Saved data entries:
------------------------------
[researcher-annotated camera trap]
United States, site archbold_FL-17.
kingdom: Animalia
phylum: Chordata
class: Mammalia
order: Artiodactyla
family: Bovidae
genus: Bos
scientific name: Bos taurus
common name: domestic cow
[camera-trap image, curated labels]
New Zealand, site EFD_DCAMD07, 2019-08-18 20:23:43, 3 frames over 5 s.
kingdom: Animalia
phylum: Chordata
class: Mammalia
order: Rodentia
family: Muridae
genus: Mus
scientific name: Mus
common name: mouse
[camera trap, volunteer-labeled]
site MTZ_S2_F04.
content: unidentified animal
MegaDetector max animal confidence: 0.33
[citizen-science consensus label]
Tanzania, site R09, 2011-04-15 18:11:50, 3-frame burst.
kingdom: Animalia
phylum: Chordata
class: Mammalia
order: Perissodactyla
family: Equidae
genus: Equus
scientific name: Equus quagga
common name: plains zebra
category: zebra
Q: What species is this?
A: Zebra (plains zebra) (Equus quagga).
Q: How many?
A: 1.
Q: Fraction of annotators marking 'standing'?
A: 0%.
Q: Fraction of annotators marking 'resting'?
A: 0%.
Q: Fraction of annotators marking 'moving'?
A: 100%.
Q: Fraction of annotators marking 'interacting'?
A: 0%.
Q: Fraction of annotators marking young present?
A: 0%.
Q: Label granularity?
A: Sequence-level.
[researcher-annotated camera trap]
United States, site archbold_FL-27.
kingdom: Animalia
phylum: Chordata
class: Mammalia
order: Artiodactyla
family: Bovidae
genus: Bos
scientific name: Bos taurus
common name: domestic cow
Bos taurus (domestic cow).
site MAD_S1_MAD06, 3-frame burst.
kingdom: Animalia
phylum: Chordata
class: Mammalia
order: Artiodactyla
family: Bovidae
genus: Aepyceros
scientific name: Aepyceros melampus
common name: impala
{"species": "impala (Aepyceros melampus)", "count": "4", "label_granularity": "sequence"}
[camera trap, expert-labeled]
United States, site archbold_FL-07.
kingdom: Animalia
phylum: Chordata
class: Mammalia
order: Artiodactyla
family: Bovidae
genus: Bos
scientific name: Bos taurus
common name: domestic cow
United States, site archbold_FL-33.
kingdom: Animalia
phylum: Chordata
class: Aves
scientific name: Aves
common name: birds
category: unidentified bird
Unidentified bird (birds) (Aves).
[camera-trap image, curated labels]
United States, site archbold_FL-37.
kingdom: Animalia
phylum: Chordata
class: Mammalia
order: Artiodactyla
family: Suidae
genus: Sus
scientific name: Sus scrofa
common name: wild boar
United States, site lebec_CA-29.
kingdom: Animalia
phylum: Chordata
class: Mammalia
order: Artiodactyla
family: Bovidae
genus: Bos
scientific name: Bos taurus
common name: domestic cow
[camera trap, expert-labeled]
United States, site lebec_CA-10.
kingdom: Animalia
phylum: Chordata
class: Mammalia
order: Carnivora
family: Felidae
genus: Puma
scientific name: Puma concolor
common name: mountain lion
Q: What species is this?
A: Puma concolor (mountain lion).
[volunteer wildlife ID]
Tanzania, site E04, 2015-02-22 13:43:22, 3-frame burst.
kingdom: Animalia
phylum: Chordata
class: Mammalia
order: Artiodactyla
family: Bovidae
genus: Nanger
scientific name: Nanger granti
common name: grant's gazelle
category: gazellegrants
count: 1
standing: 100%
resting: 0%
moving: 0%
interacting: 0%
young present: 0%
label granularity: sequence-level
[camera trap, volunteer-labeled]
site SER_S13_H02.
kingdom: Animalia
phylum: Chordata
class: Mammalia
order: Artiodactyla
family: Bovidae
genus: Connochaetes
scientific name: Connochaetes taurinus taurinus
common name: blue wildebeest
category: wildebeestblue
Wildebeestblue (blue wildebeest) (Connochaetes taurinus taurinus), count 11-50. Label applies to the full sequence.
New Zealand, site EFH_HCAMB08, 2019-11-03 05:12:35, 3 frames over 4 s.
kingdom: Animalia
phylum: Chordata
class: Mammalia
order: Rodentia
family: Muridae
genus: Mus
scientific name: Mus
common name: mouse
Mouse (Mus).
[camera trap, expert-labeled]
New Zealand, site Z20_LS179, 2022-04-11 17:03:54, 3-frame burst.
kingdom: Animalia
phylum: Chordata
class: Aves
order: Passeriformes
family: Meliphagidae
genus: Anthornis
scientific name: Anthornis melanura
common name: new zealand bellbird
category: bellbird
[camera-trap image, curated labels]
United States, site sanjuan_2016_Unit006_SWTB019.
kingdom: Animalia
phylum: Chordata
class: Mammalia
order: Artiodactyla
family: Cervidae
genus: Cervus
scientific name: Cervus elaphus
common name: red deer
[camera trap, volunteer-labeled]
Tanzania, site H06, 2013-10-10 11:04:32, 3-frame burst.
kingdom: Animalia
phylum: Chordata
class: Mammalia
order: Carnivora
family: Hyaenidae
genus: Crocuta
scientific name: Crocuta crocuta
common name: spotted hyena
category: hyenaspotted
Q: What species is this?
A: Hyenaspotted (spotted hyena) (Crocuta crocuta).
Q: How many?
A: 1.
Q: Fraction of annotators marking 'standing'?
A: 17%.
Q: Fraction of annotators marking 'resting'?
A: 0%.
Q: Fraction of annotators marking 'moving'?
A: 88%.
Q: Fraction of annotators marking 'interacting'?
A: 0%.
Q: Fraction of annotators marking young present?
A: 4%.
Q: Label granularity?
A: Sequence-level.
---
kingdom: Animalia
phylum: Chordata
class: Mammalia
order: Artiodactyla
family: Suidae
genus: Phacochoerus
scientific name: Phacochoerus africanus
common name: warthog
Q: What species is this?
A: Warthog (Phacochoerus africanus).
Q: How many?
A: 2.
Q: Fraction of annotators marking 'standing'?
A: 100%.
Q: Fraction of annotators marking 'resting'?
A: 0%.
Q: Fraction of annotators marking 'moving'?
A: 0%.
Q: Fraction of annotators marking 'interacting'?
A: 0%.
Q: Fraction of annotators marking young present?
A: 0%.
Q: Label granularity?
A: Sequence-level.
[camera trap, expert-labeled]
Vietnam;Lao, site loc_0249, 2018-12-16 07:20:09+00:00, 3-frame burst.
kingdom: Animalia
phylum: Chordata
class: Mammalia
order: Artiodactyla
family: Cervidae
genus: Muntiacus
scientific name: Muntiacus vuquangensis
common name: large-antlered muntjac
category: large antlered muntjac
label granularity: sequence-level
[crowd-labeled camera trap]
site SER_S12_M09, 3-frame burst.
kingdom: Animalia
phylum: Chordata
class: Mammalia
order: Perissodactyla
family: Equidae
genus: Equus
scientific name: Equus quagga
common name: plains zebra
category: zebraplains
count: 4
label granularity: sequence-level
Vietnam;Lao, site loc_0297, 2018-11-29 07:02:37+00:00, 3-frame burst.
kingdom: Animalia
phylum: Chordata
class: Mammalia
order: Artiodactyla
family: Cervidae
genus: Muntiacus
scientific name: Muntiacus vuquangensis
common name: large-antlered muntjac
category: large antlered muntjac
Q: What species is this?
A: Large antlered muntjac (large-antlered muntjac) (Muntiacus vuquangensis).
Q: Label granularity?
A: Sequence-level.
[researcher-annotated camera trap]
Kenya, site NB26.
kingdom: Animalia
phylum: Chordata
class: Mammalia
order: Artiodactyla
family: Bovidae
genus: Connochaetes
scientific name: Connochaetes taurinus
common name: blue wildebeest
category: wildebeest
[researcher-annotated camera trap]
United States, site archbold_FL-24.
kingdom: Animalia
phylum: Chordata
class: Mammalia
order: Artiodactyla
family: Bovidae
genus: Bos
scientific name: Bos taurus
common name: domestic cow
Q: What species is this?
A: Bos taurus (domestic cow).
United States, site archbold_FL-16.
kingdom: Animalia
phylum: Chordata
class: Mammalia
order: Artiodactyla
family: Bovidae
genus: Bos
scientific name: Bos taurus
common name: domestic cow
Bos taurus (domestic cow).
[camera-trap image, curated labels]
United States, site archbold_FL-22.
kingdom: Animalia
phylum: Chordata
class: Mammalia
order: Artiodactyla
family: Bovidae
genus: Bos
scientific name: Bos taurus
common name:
------------------------------
• [BRIEF]:
Please reply with an exact copy of the lines above, starting at the first and ending at the line that holds "MegaDetector max animal confidence: 0.33".

• [ANSWER FOR THIS EXERCISE]:
[researcher-annotated camera trap]
United States, site archbold_FL-17.
kingdom: Animalia
phylum: Chordata
class: Mammalia
order: Artiodactyla
family: Bovidae
genus: Bos
scientific name: Bos taurus
common name: domestic cow
[camera-trap image, curated labels]
New Zealand, site EFD_DCAMD07, 2019-08-18 20:23:43, 3 frames over 5 s.
kingdom: Animalia
phylum: Chordata
class: Mammalia
order: Rodentia
family: Muridae
genus: Mus
scientific name: Mus
common name: mouse
[camera trap, volunteer-labeled]
site MTZ_S2_F04.
content: unidentified animal
MegaDetector max animal confidence: 0.33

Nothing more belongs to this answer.